Como consecuencia de ello, nos propuso que el despertar misionero encontrase su primer cauce en la Misión Continental, que busca poner a la Iglesia “en estado permanente de misión”, de modo que “abrace a todos con el amor de Dios, especialmente a los pobres y a los que sufren.” Por eso, una de sus dimensiones imprescindibles es “la solidaridad con los necesitados y su promoción humana integral”. No olvidemos tampoco otra consecuencia clarividente de Aparecida, sin la cual buena parte del programa de la V Conferencia sería letra muerta. La firme decisión misionera de la Iglesia “debe impregnar todas las estructuras eclesiales y todos los planes pastorales de diócesis, parroquias, comunidades religiosas, movimientos y de cualquiera de sus instituciones” Agrega: “Ninguna comunidad debe excusarse de entrar decididamente, con todas sus fuerzas, en los procesos constantes de renovación misionera.” Para ello, convocó a una verdadera conversión pastoral, inseparablemente unida a la conversión personal de pastores y de fieles.

Han transcurrido cinco años. Las orientaciones pastorales de Aparecida, dondequiera que fueron acogidas como inspiración del Espíritu Santo, están dando sus primeros frutos. Estamos al comienzo de un largo proceso, que requiere un trabajo convencido durante decenios, superando inercias y dificultades. Aparecida nos ha propuesto que vayamos a orillas del Jordán, nos planteemos con profundidad el sentido de nuestras búsquedas, y le manifestemos a Jesús que anhelamos  su cercanía y estamos dispuestos a aceptar su invitación: “Vengan y lo verán”, conscientes de acercarnos así a la vida que supera todo egoísmo, toda carencia de sentido y toda muerte.
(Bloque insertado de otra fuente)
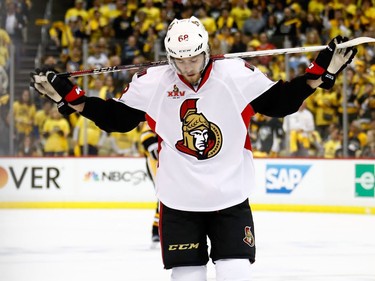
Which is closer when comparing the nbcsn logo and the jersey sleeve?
the jersey sleeve

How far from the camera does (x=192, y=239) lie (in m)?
3.87

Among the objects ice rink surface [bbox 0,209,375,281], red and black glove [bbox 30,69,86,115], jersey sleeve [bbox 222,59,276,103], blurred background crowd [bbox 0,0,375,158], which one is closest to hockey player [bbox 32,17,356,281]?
jersey sleeve [bbox 222,59,276,103]

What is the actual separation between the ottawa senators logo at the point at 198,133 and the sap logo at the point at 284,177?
7252 mm

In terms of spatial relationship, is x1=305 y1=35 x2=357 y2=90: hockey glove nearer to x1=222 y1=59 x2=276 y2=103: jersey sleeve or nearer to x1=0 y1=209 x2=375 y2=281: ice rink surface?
x1=222 y1=59 x2=276 y2=103: jersey sleeve

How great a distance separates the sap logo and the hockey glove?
718 centimetres

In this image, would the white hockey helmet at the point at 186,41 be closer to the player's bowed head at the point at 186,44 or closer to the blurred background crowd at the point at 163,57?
the player's bowed head at the point at 186,44

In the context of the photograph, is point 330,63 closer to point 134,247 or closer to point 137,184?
point 134,247

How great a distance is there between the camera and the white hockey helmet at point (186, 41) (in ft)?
12.2

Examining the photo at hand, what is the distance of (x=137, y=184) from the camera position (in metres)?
11.4

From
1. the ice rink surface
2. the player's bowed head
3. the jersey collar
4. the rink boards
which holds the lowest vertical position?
the ice rink surface

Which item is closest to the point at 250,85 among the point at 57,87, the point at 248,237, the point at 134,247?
the point at 248,237

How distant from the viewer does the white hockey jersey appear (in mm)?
3824

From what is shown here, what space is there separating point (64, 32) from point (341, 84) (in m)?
4.26

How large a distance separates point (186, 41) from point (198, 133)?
0.40 metres
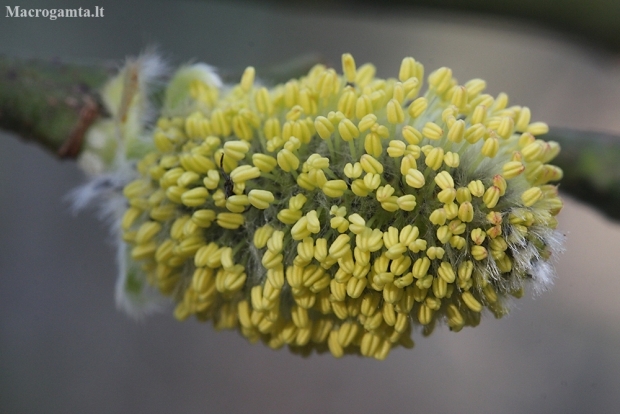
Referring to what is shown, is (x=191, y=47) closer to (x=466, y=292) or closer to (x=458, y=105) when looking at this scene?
(x=458, y=105)

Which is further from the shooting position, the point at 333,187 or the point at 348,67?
the point at 348,67

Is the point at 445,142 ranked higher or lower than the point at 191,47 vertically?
higher

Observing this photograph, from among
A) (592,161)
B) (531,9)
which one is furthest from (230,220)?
(531,9)

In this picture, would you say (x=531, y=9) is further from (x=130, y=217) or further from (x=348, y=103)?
(x=130, y=217)

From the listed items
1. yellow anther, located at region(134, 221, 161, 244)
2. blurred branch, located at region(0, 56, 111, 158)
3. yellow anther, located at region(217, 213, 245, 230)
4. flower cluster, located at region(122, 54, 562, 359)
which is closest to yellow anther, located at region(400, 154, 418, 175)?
flower cluster, located at region(122, 54, 562, 359)

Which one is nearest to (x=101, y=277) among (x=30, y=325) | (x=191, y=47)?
(x=30, y=325)

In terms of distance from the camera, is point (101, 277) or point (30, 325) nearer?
point (30, 325)
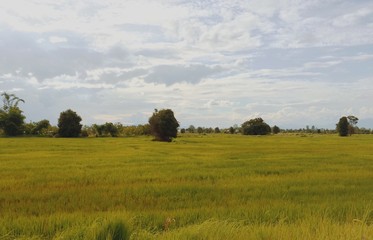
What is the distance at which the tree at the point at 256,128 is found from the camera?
11506cm

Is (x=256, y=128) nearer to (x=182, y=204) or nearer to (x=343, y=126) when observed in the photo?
(x=343, y=126)

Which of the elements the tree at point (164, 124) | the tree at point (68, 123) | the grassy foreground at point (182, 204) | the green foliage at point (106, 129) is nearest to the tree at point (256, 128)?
the green foliage at point (106, 129)

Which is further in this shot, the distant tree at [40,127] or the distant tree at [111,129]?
→ the distant tree at [111,129]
Escuchamos su voz en este mundo, en el cual se palpa la sed de Dios, mientras distintas culturas se alejan de su raíz cristiana. Constatamos con dolor que incontables jóvenes, entre los cuales un número creciente no ha recibido el bautismo, no obstante su generosidad, han caído en la droga y el alcoholismo, y no conocen a Cristo. Su sed de plenitud en medio de muchas confusiones y vacilaciones de la cultura, los lleva a protestar en una sociedad que encandila con ofertas de bienestar y felicidad, pero que no elimina sus irritantes brechas, ni encamina hacia los bienes que realmente producen bienestar espiritual y material.

En esta sociedad, empeñados en que nuestro pueblo tenga vida en Cristo, y en que todos seamos discípulos misioneros suyos, vivificados por ese torrente de agua viva que Dios nos regala, hemos tomado la decisión de no dedicar todos nuestros esfuerzos en soluciones parciales, si bien verdaderas. Sin desentendernos de los problemas de nuestra sociedad, hemos resuelto ir a la raíz, a lo más fructífero de nuestra vocación cristiana. Hemos resuelto recomenzar desde Cristo, reconociendo que ‘no se comienza a ser cristiano por una decisión ética o una gran idea, sino por el encuentro con un acontecimiento, con una Persona, que da un nuevo horizonte a la vida y, con ello, una orientación decisiva’”  (Benedicto XVI, Deus Caritas est, 1).